6. E’ un vero peccato che, negli eccessi, la Fraternità Sacerdotale San Pio X, non abbia avuto la capacità di rispondere alle provocazioni provenienti dal 1970 in poi da alcuni ambienti anche dell’alta gerarchia ecclesiastica, sia incorsa anch’Essa in eccessi, che forse, prorpio perché conservava gelosamente la vecchia disciplina seminariale cercando di interpretare nei fatti la Tradizione della Chiesa, avrebbe dovuto evitare.
7. Confesso però che se io all’epoca (e mi riferisco agli anni 1968-1971) avessi conosciuto dell’esistenza di Econe, forse, forse avrei fatto domanda di entrarci!
8. Io però non posso certo condividere quell’antisemitismo e quell’antiebraismo di cui la Fraternità ha purtroppo dato prova! Purtroppo! Il mio Parroco, Don Vittorio Landucci, colui che mi tenne a battesimo, colui che mi ha sempre sequito dal 1950 fino all’ottobre 1987, quando trapassò all’altra vita, il mio Parroco, Santo Sacerdote Santo Educatore, Ieratico e che aveva grande rispetto di tutto e di tutti, era anche Docente di Pastorale al Seminario Arcivescovile di Lucca e Lui mi disse, allorquando dopo il 1970 le Autorità Ecclesiastiche di Lucca tolsero anche la materia di formazione clericale, Lui mi disse che ci sarebbero stati anni bui per l’educazione dei chierici. E così è stato. Non dissimilmente mi diceva un altro mio educatore, Monsignor Angelo Matteoli (docente di religione al liceo classico di Stato, N. Machiavelli di Lucca, da me frequentato ma nel contempo docente di diritto canonico al Seminario e nel contempo Presidente dei Giuristi cattolici di Lucca e Provincia e nel contempo Presidente del Tribunale Arcidiocesano di Lucca e nel contempo Giudice presso il Tribunale Ecclesiastico Regionale Etrusco di Firenze), che anzi – eppure lui, morto a tarda età nella primavera del 1987, era un Santo Sacerdote formato sotto i princìpi del Concilio di Trento e di quello Vaticano I – combatté non poco altri Suoi confratelli, corrotti purtroppo. E fu proprio Don Angeolo Matteoli a regalarmi ad un altro chierico lucchese, Monsignor Mario Fazzi, in quel tempo Vicario Giudiziale del Tribunale Ecclesiastico Regionale Etrusco: un Vicario, un Prete, che tutto sottometteva al Dio Danaro! E Fazzi non si rinvenne, perché avido di danaro e pieno di sé, non riuscì a capire! Da lì, qualche anno dopo, mentre io mi mettevo in protezione dell’Arcivescovo Giuliano Agresti, Arcivescovo di Lucca, l’inizio della persecuzione di questo Fazzi nei miei confronti e con Lui del Cardinale Silvano Piovanelli.

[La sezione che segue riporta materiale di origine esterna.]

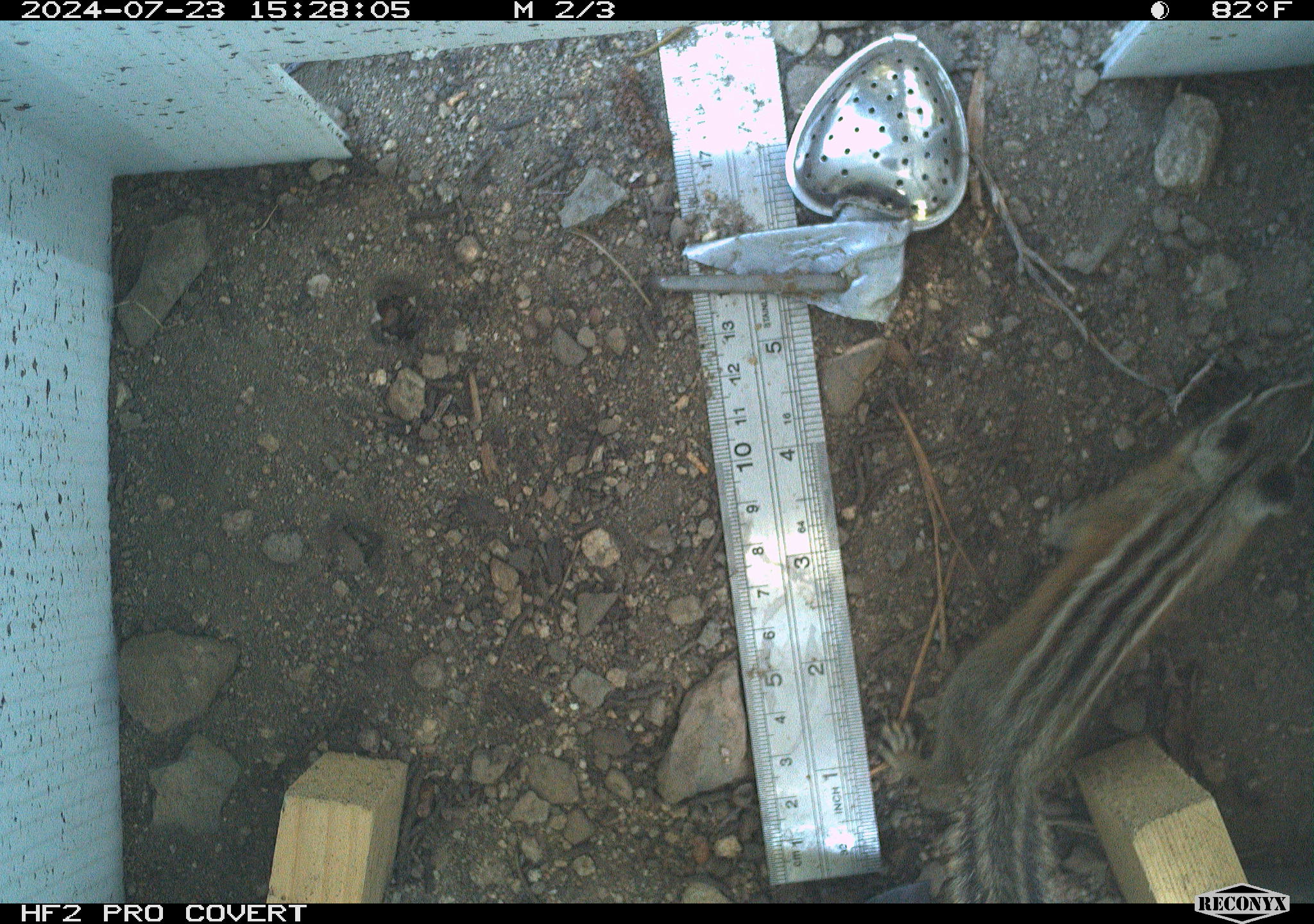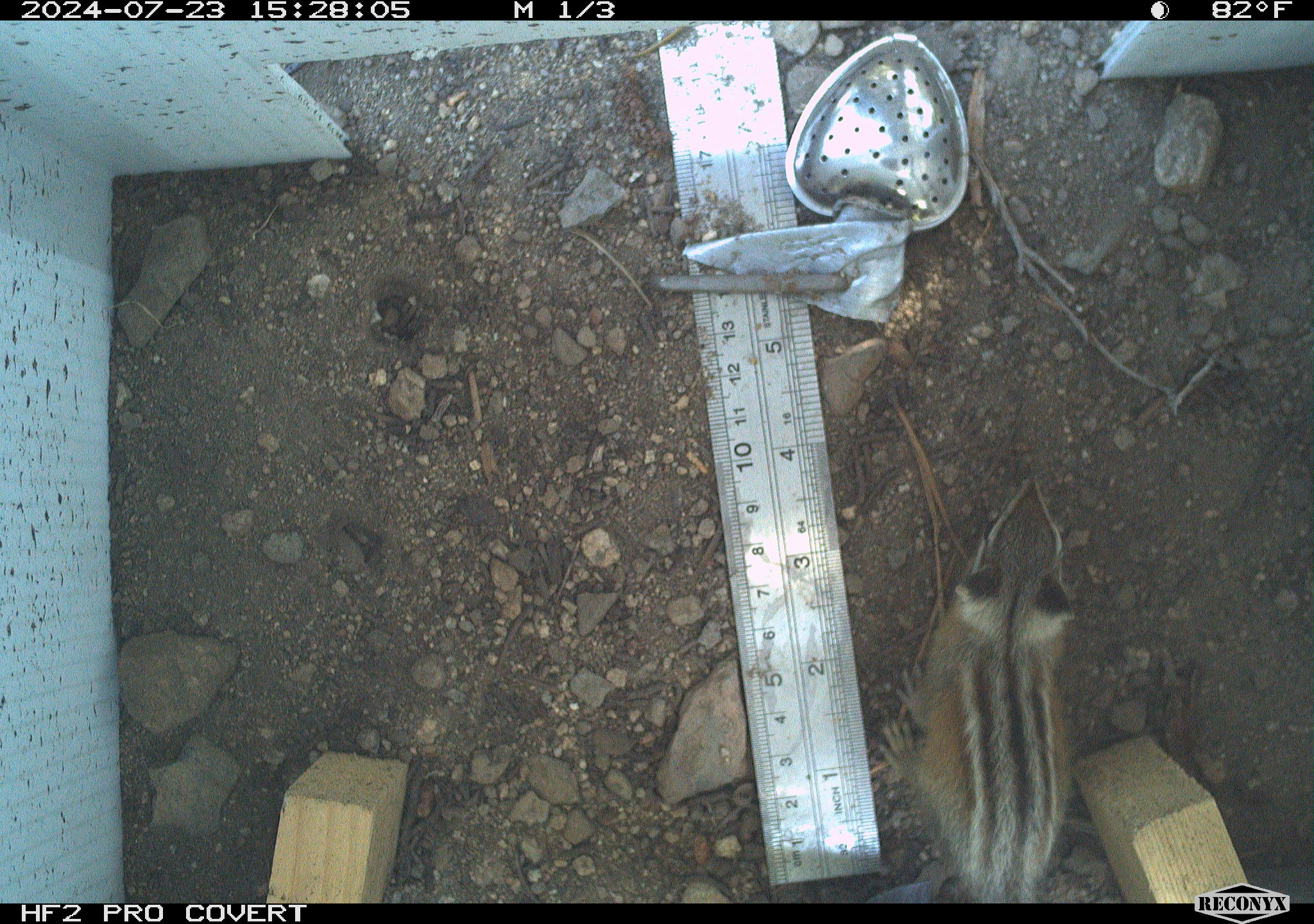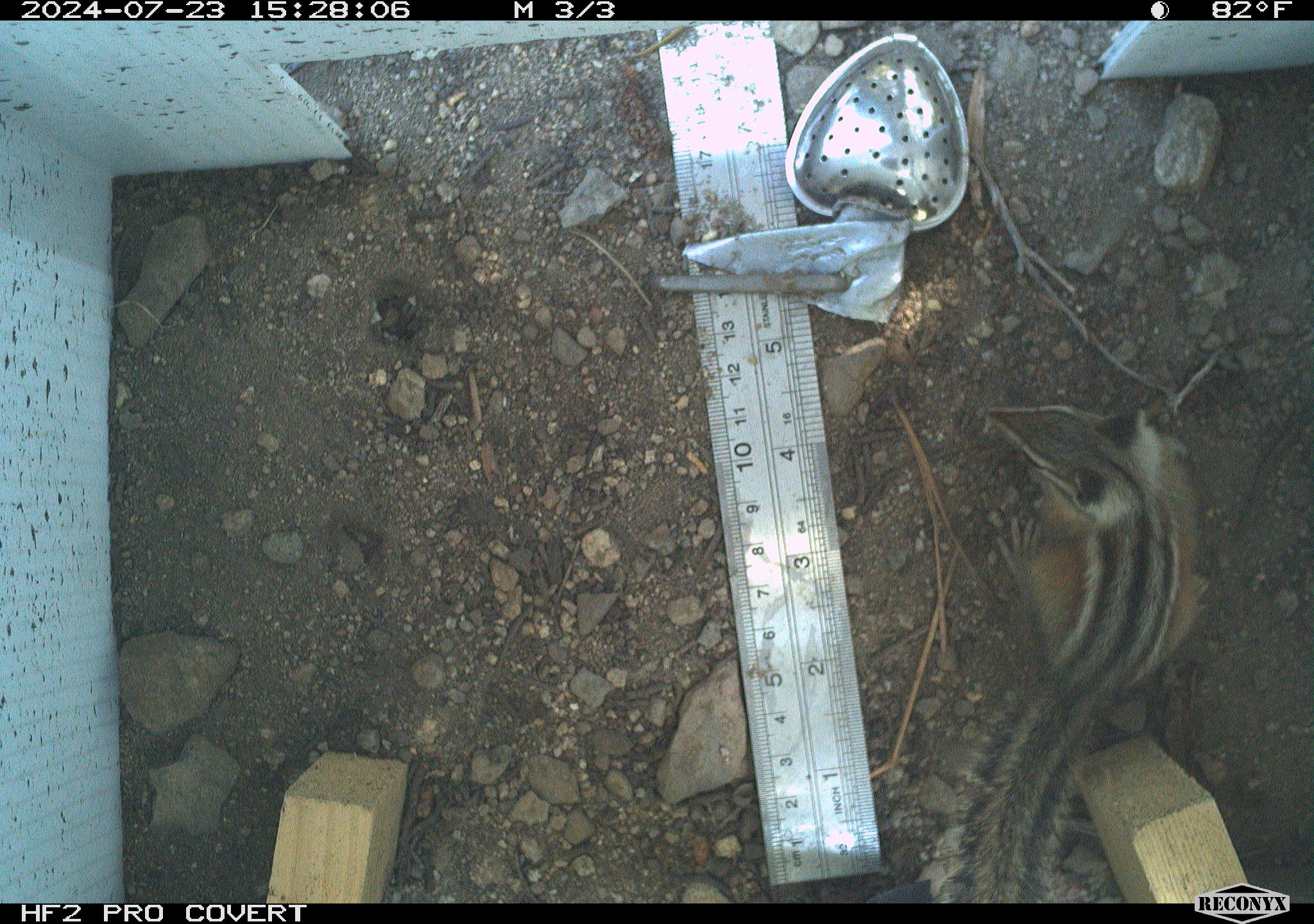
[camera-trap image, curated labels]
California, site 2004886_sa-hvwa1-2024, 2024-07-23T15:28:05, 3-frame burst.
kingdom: Animalia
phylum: Chordata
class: Mammalia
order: Rodentia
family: Sciuridae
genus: Neotamias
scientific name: Neotamias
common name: western chipmunks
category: neotamias species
Neotamias species (western chipmunks) (Neotamias).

9. Io ho scelto però di seguire quanto il mio Parroco e Don Angelo Matteoli mi hanno insegnato: queti due Santi Sacerdoti sono morti poveri e non hanno mai intestato beni immobili a simil sorelle o simil fratelli. Questi due Santi Sacerdoti erano antifascisti e soprattutto Don Angelo Matteoli apparteneva ad una famiglia che aveva avuto diversi martiri, trucidati dai tedeschi presso la Certosa di Farneta nel Comune di Lucca, in Provincia di Lucca.

* * *
Un caro saluto a Lei e a tutti i Seminaristi. Che risplenda a Loro in questo giorno di Passione del Cristo, dell’Unico Vero Figlio di Dio, grande la FEDE, la FEDE nel CRISTO e nella SUA CHIESA.